Dataset entries:
Segment Open
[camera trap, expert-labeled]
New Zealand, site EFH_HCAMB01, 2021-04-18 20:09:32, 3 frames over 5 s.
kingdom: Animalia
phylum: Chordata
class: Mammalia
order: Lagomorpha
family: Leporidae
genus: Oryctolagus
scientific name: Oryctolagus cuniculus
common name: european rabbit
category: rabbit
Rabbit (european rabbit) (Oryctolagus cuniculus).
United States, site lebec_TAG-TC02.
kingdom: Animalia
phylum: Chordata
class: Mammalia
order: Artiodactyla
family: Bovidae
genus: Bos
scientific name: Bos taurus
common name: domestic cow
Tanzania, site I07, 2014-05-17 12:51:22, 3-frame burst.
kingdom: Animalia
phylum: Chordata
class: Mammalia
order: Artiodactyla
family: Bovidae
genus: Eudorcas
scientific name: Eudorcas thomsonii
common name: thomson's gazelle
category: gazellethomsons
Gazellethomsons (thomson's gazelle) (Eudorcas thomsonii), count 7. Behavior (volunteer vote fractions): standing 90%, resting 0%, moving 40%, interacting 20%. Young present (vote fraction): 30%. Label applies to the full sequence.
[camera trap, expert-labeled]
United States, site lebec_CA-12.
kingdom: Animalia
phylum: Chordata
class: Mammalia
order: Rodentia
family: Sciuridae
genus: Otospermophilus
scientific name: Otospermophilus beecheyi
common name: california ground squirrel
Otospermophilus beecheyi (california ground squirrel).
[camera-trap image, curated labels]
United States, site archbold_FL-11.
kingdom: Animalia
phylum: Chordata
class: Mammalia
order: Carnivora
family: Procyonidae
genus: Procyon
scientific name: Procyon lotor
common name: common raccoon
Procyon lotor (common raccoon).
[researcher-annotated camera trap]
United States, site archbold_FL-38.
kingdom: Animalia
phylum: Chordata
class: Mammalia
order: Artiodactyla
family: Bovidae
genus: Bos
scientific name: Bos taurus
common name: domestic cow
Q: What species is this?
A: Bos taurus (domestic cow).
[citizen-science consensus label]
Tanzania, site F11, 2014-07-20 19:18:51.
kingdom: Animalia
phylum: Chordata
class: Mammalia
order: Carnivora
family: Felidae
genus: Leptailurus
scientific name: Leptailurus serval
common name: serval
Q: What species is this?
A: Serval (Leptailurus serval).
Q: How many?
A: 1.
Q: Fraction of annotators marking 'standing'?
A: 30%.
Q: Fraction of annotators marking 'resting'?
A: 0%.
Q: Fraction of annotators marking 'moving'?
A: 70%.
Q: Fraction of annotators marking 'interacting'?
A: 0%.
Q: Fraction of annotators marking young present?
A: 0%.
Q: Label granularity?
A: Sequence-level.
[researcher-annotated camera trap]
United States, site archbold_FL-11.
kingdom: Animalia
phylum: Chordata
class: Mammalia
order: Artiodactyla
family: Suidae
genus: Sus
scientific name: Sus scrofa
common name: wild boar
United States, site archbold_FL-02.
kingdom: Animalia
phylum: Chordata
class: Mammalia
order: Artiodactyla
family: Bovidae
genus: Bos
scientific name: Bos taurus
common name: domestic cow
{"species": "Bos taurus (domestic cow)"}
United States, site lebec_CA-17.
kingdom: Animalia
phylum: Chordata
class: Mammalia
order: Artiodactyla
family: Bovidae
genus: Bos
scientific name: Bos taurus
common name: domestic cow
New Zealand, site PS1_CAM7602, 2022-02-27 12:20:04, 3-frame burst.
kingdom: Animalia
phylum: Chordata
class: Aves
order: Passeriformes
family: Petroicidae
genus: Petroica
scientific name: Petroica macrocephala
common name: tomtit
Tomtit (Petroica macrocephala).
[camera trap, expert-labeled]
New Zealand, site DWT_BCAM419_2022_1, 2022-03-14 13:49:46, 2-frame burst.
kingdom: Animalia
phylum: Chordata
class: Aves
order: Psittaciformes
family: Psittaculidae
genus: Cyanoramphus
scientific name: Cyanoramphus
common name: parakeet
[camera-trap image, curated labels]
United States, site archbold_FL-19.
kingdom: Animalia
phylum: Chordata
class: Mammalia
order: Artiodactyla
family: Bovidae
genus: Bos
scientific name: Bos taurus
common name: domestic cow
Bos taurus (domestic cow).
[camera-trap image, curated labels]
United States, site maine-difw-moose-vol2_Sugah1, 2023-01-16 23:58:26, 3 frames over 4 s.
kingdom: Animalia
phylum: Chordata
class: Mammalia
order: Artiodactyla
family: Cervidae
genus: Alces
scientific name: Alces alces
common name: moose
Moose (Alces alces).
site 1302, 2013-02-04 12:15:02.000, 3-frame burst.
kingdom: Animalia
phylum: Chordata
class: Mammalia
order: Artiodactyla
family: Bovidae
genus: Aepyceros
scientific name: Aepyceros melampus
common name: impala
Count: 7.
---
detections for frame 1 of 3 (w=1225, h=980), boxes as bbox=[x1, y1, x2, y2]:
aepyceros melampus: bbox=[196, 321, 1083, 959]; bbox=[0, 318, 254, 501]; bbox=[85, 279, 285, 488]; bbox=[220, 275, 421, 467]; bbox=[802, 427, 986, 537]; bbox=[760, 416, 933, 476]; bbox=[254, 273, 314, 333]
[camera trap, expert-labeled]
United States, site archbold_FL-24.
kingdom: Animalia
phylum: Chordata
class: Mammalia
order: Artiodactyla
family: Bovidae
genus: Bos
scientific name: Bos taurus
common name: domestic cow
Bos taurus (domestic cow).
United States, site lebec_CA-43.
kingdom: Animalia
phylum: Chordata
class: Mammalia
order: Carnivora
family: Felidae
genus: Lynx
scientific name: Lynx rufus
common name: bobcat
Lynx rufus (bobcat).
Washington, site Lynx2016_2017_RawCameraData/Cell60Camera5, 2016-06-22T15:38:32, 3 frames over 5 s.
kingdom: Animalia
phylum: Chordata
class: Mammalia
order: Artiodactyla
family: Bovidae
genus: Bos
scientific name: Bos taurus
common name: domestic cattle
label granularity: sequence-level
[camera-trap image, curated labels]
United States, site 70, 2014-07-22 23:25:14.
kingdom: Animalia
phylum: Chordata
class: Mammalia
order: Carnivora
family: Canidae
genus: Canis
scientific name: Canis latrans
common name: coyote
Segment Closed
Exercise » An exact copy of every record is needed, so retype them all.

Final answer »
[camera trap, expert-labeled]
New Zealand, site EFH_HCAMB01, 2021-04-18 20:09:32, 3 frames over 5 s.
kingdom: Animalia
phylum: Chordata
class: Mammalia
order: Lagomorpha
family: Leporidae
genus: Oryctolagus
scientific name: Oryctolagus cuniculus
common name: european rabbit
category: rabbit
Rabbit (european rabbit) (Oryctolagus cuniculus).
United States, site lebec_TAG-TC02.
kingdom: Animalia
phylum: Chordata
class: Mammalia
order: Artiodactyla
family: Bovidae
genus: Bos
scientific name: Bos taurus
common name: domestic cow
Tanzania, site I07, 2014-05-17 12:51:22, 3-frame burst.
kingdom: Animalia
phylum: Chordata
class: Mammalia
order: Artiodactyla
family: Bovidae
genus: Eudorcas
scientific name: Eudorcas thomsonii
common name: thomson's gazelle
category: gazellethomsons
Gazellethomsons (thomson's gazelle) (Eudorcas thomsonii), count 7. Behavior (volunteer vote fractions): standing 90%, resting 0%, moving 40%, interacting 20%. Young present (vote fraction): 30%. Label applies to the full sequence.
[camera trap, expert-labeled]
United States, site lebec_CA-12.
kingdom: Animalia
phylum: Chordata
class: Mammalia
order: Rodentia
family: Sciuridae
genus: Otospermophilus
scientific name: Otospermophilus beecheyi
common name: california ground squirrel
Otospermophilus beecheyi (california ground squirrel).
[camera-trap image, curated labels]
United States, site archbold_FL-11.
kingdom: Animalia
phylum: Chordata
class: Mammalia
order: Carnivora
family: Procyonidae
genus: Procyon
scientific name: Procyon lotor
common name: common raccoon
Procyon lotor (common raccoon).
[researcher-annotated camera trap]
United States, site archbold_FL-38.
kingdom: Animalia
phylum: Chordata
class: Mammalia
order: Artiodactyla
family: Bovidae
genus: Bos
scientific name: Bos taurus
common name: domestic cow
Q: What species is this?
A: Bos taurus (domestic cow).
[citizen-science consensus label]
Tanzania, site F11, 2014-07-20 19:18:51.
kingdom: Animalia
phylum: Chordata
class: Mammalia
order: Carnivora
family: Felidae
genus: Leptailurus
scientific name: Leptailurus serval
common name: serval
Q: What species is this?
A: Serval (Leptailurus serval).
Q: How many?
A: 1.
Q: Fraction of annotators marking 'standing'?
A: 30%.
Q: Fraction of annotators marking 'resting'?
A: 0%.
Q: Fraction of annotators marking 'moving'?
A: 70%.
Q: Fraction of annotators marking 'interacting'?
A: 0%.
Q: Fraction of annotators marking young present?
A: 0%.
Q: Label granularity?
A: Sequence-level.
[researcher-annotated camera trap]
United States, site archbold_FL-11.
kingdom: Animalia
phylum: Chordata
class: Mammalia
order: Artiodactyla
family: Suidae
genus: Sus
scientific name: Sus scrofa
common name: wild boar
United States, site archbold_FL-02.
kingdom: Animalia
phylum: Chordata
class: Mammalia
order: Artiodactyla
family: Bovidae
genus: Bos
scientific name: Bos taurus
common name: domestic cow
{"species": "Bos taurus (domestic cow)"}
United States, site lebec_CA-17.
kingdom: Animalia
phylum: Chordata
class: Mammalia
order: Artiodactyla
family: Bovidae
genus: Bos
scientific name: Bos taurus
common name: domestic cow
New Zealand, site PS1_CAM7602, 2022-02-27 12:20:04, 3-frame burst.
kingdom: Animalia
phylum: Chordata
class: Aves
order: Passeriformes
family: Petroicidae
genus: Petroica
scientific name: Petroica macrocephala
common name: tomtit
Tomtit (Petroica macrocephala).
[camera trap, expert-labeled]
New Zealand, site DWT_BCAM419_2022_1, 2022-03-14 13:49:46, 2-frame burst.
kingdom: Animalia
phylum: Chordata
class: Aves
order: Psittaciformes
family: Psittaculidae
genus: Cyanoramphus
scientific name: Cyanoramphus
common name: parakeet
[camera-trap image, curated labels]
United States, site archbold_FL-19.
kingdom: Animalia
phylum: Chordata
class: Mammalia
order: Artiodactyla
family: Bovidae
genus: Bos
scientific name: Bos taurus
common name: domestic cow
Bos taurus (domestic cow).
[camera-trap image, curated labels]
United States, site maine-difw-moose-vol2_Sugah1, 2023-01-16 23:58:26, 3 frames over 4 s.
kingdom: Animalia
phylum: Chordata
class: Mammalia
order: Artiodactyla
family: Cervidae
genus: Alces
scientific name: Alces alces
common name: moose
Moose (Alces alces).
site 1302, 2013-02-04 12:15:02.000, 3-frame burst.
kingdom: Animalia
phylum: Chordata
class: Mammalia
order: Artiodactyla
family: Bovidae
genus: Aepyceros
scientific name: Aepyceros melampus
common name: impala
Count: 7.
---
detections for frame 1 of 3 (w=1225, h=980), boxes as bbox=[x1, y1, x2, y2]:
aepyceros melampus: bbox=[196, 321, 1083, 959]; bbox=[0, 318, 254, 501]; bbox=[85, 279, 285, 488]; bbox=[220, 275, 421, 467]; bbox=[802, 427, 986, 537]; bbox=[760, 416, 933, 476]; bbox=[254, 273, 314, 333]
[camera trap, expert-labeled]
United States, site archbold_FL-24.
kingdom: Animalia
phylum: Chordata
class: Mammalia
order: Artiodactyla
family: Bovidae
genus: Bos
scientific name: Bos taurus
common name: domestic cow
Bos taurus (domestic cow).
United States, site lebec_CA-43.
kingdom: Animalia
phylum: Chordata
class: Mammalia
order: Carnivora
family: Felidae
genus: Lynx
scientific name: Lynx rufus
common name: bobcat
Lynx rufus (bobcat).
Washington, site Lynx2016_2017_RawCameraData/Cell60Camera5, 2016-06-22T15:38:32, 3 frames over 5 s.
kingdom: Animalia
phylum: Chordata
class: Mammalia
order: Artiodactyla
family: Bovidae
genus: Bos
scientific name: Bos taurus
common name: domestic cattle
label granularity: sequence-level
[camera-trap image, curated labels]
United States, site 70, 2014-07-22 23:25:14.
kingdom: Animalia
phylum: Chordata
class: Mammalia
order: Carnivora
family: Canidae
genus: Canis
scientific name: Canis latrans
common name: coyote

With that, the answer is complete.